### ENTRIES SUPPLIED

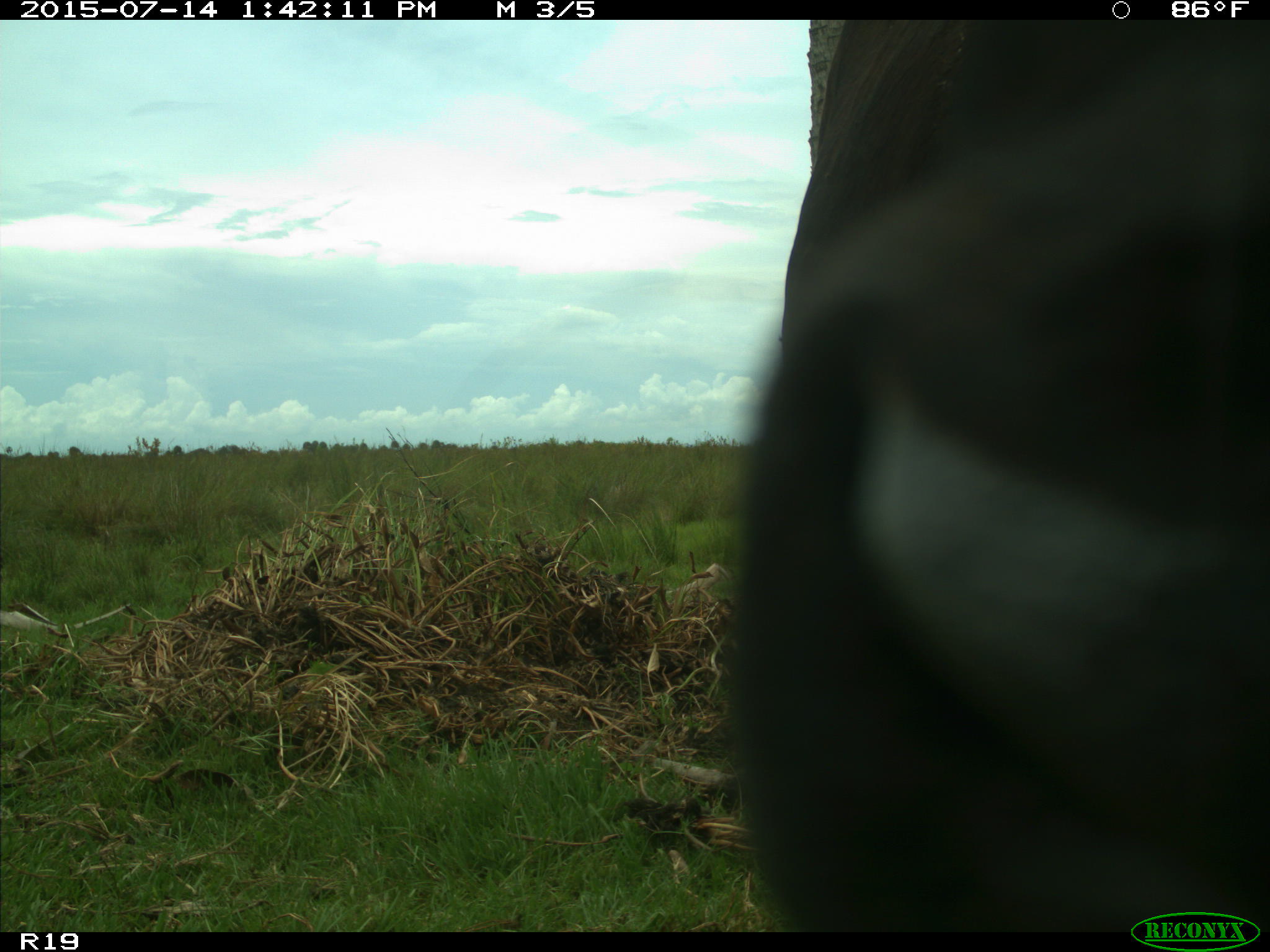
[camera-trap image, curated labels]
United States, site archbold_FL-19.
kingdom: Animalia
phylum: Chordata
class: Mammalia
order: Artiodactyla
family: Bovidae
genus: Bos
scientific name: Bos taurus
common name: domestic cow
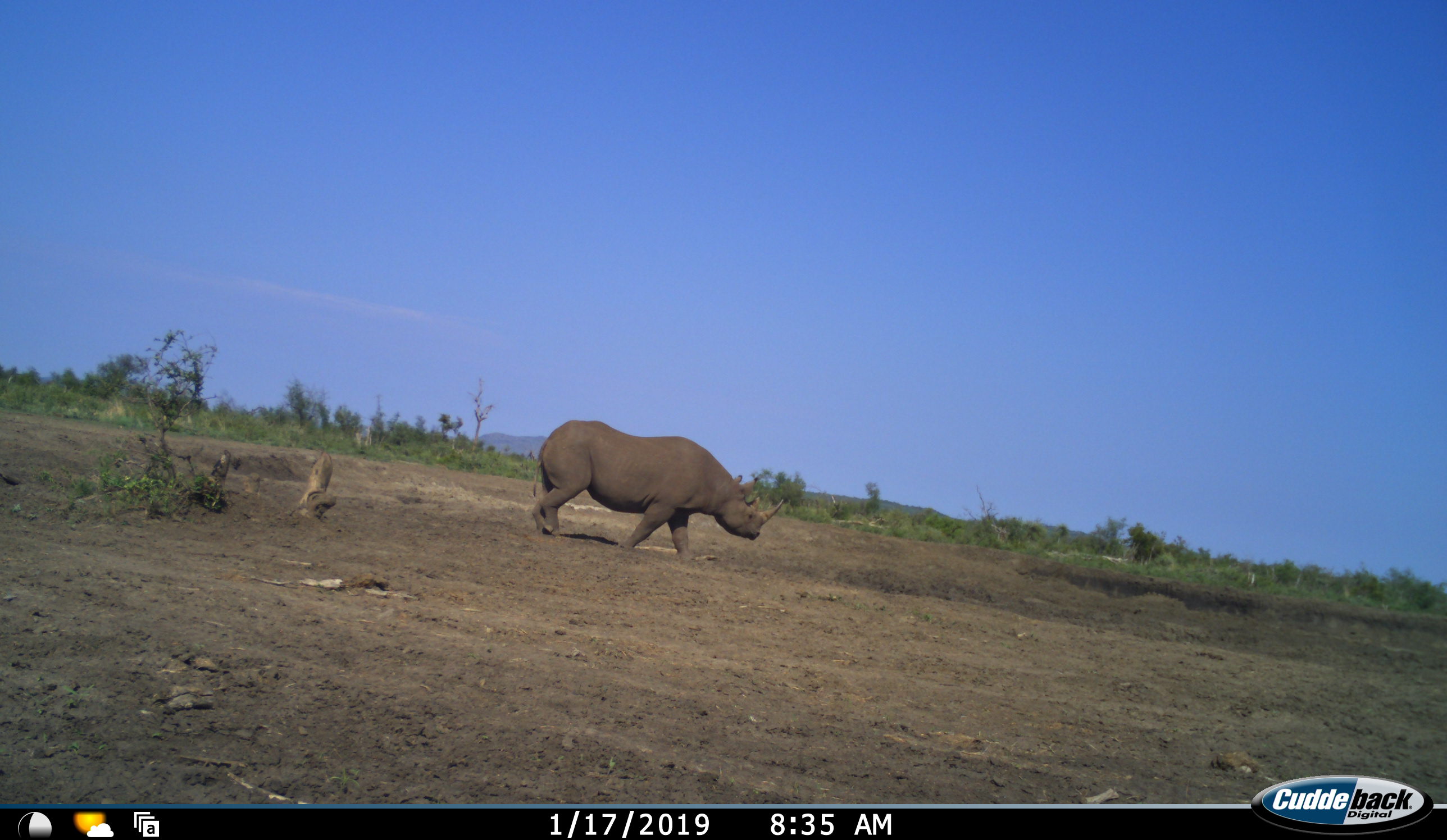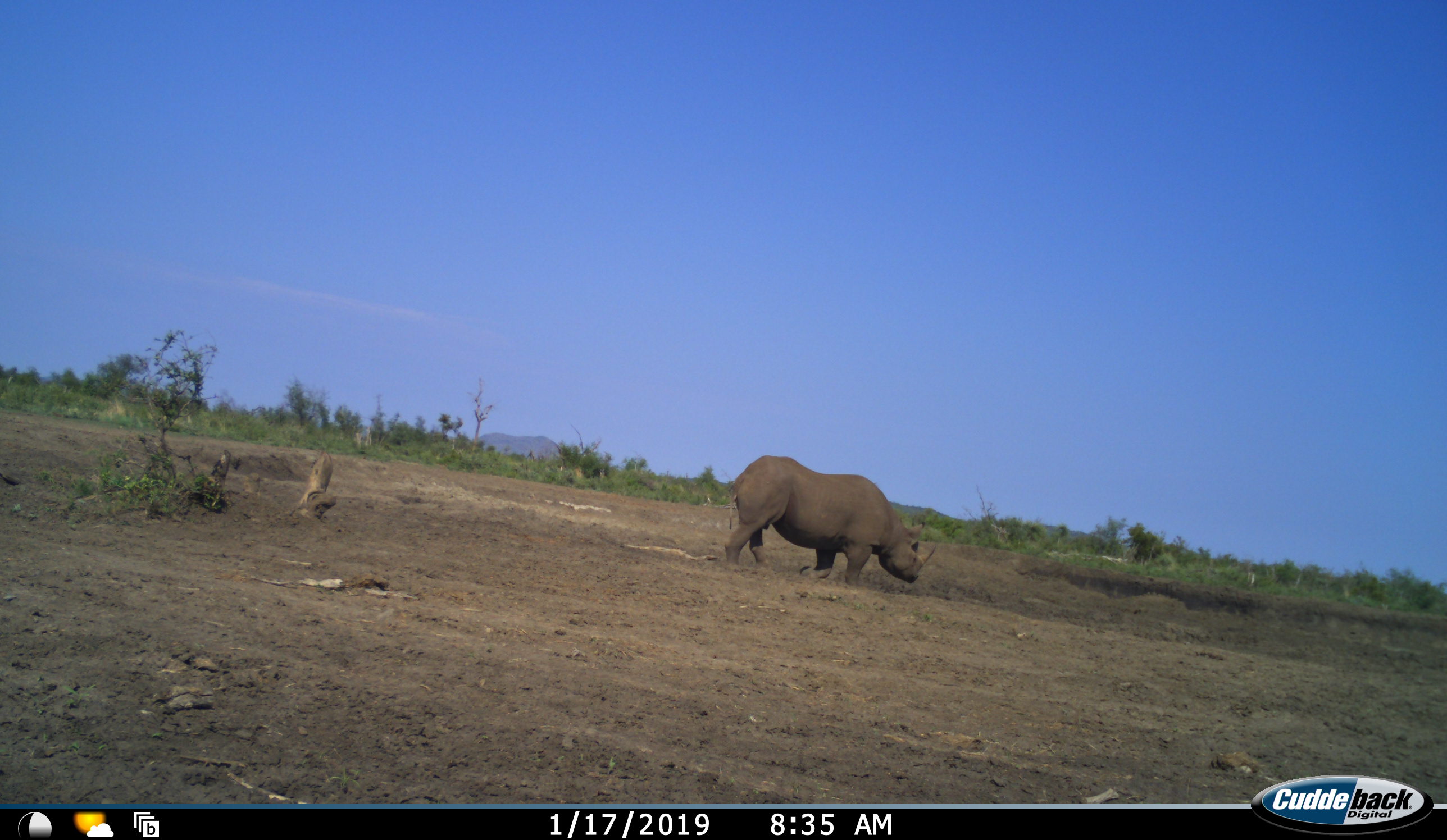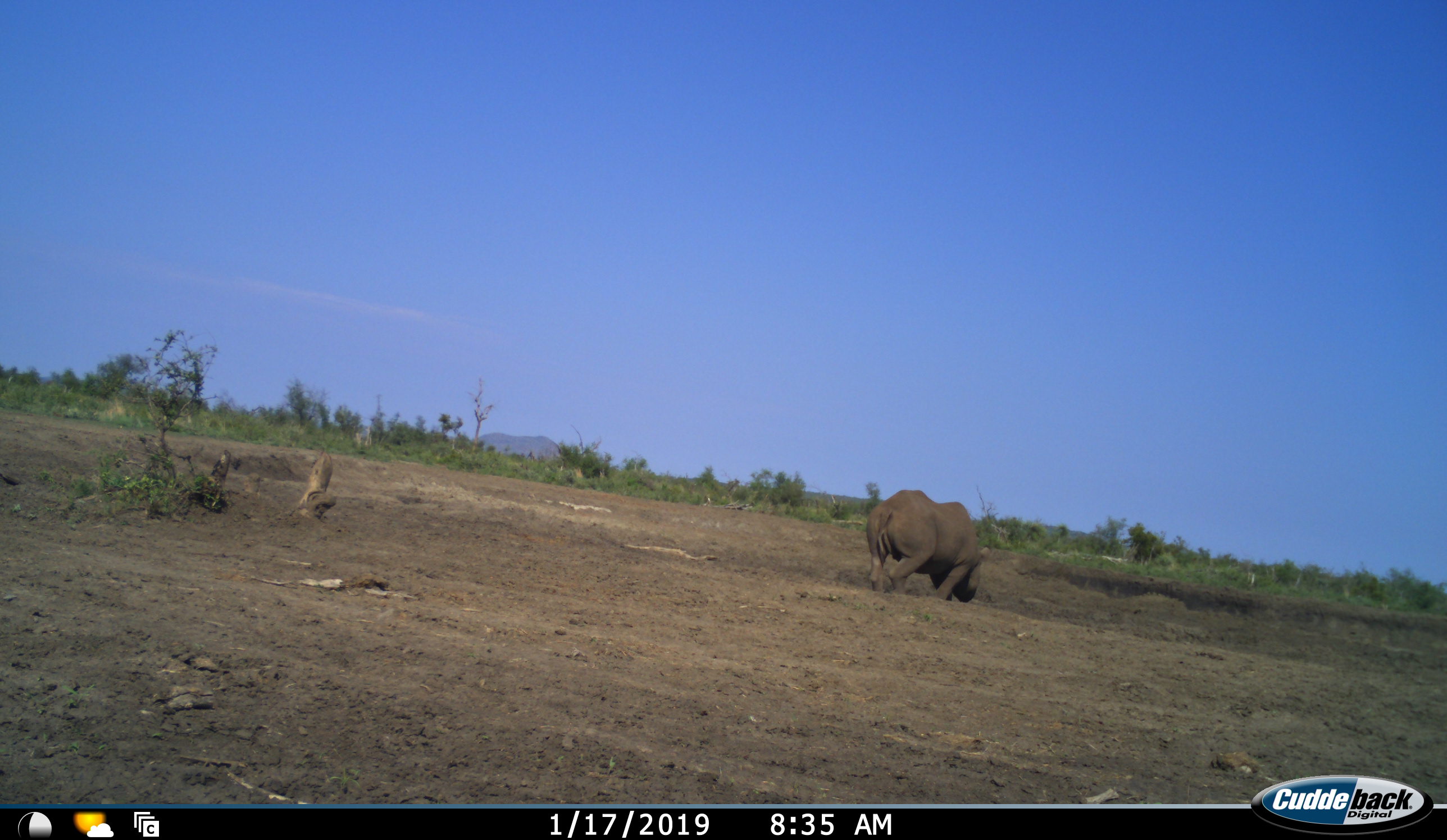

### DESCRIPTION OF THE TASK
Your copy should consist only of the lines from the line holding "United States, site archbold_FL-19." through the final line of the listing above, both included, with all pictures omitted.

### EXERCISE OUTPUT
United States, site archbold_FL-19.
kingdom: Animalia
phylum: Chordata
class: Mammalia
order: Artiodactyla
family: Bovidae
genus: Bos
scientific name: Bos taurus
common name: domestic cow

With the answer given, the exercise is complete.